Schreiben ist eine stille Angelegenheit. Manch grosser Autor hat uns belehrt, dass man sich als Literat im Zuhören üben muss, um die Sprache literarisch zu voller Entfaltung zu bringen. Das ist eine Kunst, die verhindert, dass das Geschriebene zum Gerede wird. Will man einfach informiert werden, empfiehlt sich die Lektüre eines Zeitungsartikels oder eines Berichts.
Gabriele von Arnim ist eine begabte Rednerin. Man kennt sie aus früheren Ausgaben der Fernsehsendung “Literaturclub”, in der sie als eloquente Rezensentin auftrat. Als erfahrene Journalistin ist sie schlagfertig und wortgewandt. Doch um ein literarisches Werk zu schreiben, reicht das nicht aus.
Die vorliegende Erzählung beschreibt (und das ist eben das Problem!) eine Ehe, in der der Mann zum Pflegefall wird. Es geht um den körperlichen und geistigen Zerfall sowie um die Belastungen, denen die Beziehung aufgrund des zweifachen Schlaganfalls des Ehemannes ausgesetzt ist. Die Eheleute bleiben faktisch zusammen, doch findet ihre Trennung auf einer anderen Ebene statt. Sie leben in unterschiedlichen Welten.

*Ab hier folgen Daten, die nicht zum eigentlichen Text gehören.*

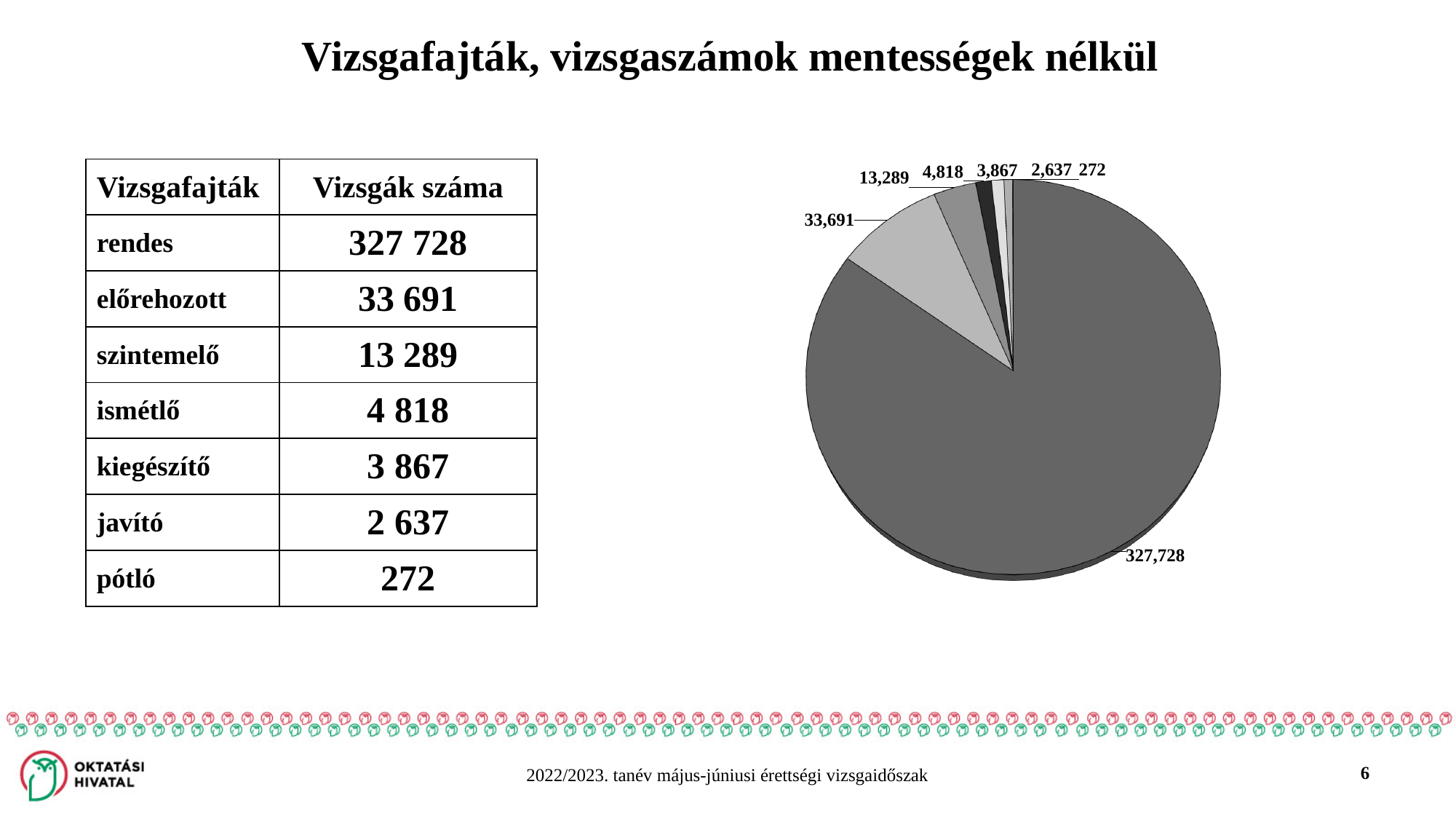
What is the value shown for the 'szintemelő' exam type? 13 289 How many slices does the pie chart have? 7 What is the value of the second-largest slice in the pie chart? 33,691 What is the title of the slide containing the pie chart? Vizsgafajták, vizsgaszámok mentességek nélkül What is the difference between the 4,818 slice and the 3,867 slice in the pie chart? 951 Which exam type (vizsgafajta) has the largest slice in the pie chart? rendes What is the value of the smallest slice in the pie chart? 272 What kind of chart is shown on the slide? pie chart What is the difference between the 33,691 slice and the 13,289 slice in the pie chart? 20,402 Which exam type (vizsgafajta) has the smallest slice in the pie chart? pótló What is the value of the largest slice in the pie chart? 327,728 Which is larger in the pie chart: the slice for 'ismétlő' or the slice for 'kiegészítő'? ismétlő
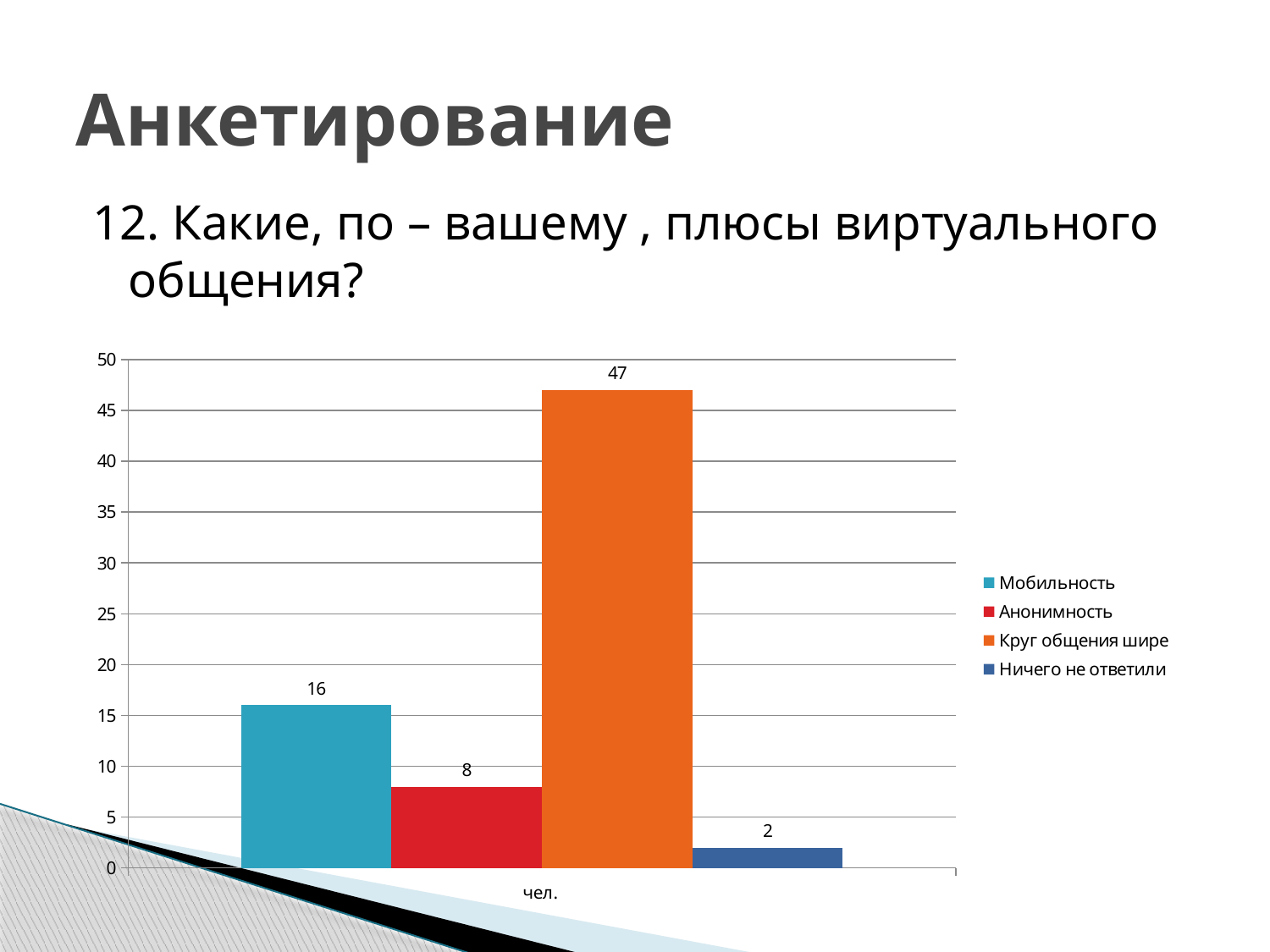
What is the label shown on the x axis of the chart? чел. What kind of chart is shown on the slide? Bar chart What is the value for Ничего не ответили? 2 What is the difference between the values for Мобильность and Анонимность? 8 What is the value for Анонимность? 8 What is the value for Мобильность? 16 Which series has the lowest value? Ничего не ответили How many series does the legend list? 4 What is the value for Круг общения шире? 47 Which is larger, the value for Мобильность or the value for Анонимность? Мобильность Which series has the highest value? Круг общения шире What is the difference between the values for Круг общения шире and Мобильность? 31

In diesen 240 Seiten wird viel mitgeteilt, aber selten etwas erzählerisch vergegenwärtigt. Ich habe das Buch als Fallbericht gelesen, der sich als literarischer Text gebärdet und der aus den wiederkehrenden Themen der Corona-Krise (Situation in der Pflege; Machtgefälle zwischen Pfleger und Patient usw.) Kapital zu schlagen versucht. Am Ende ist der Text weder Fisch noch Vogel. Das Buch hat mich leider gar nicht berührt.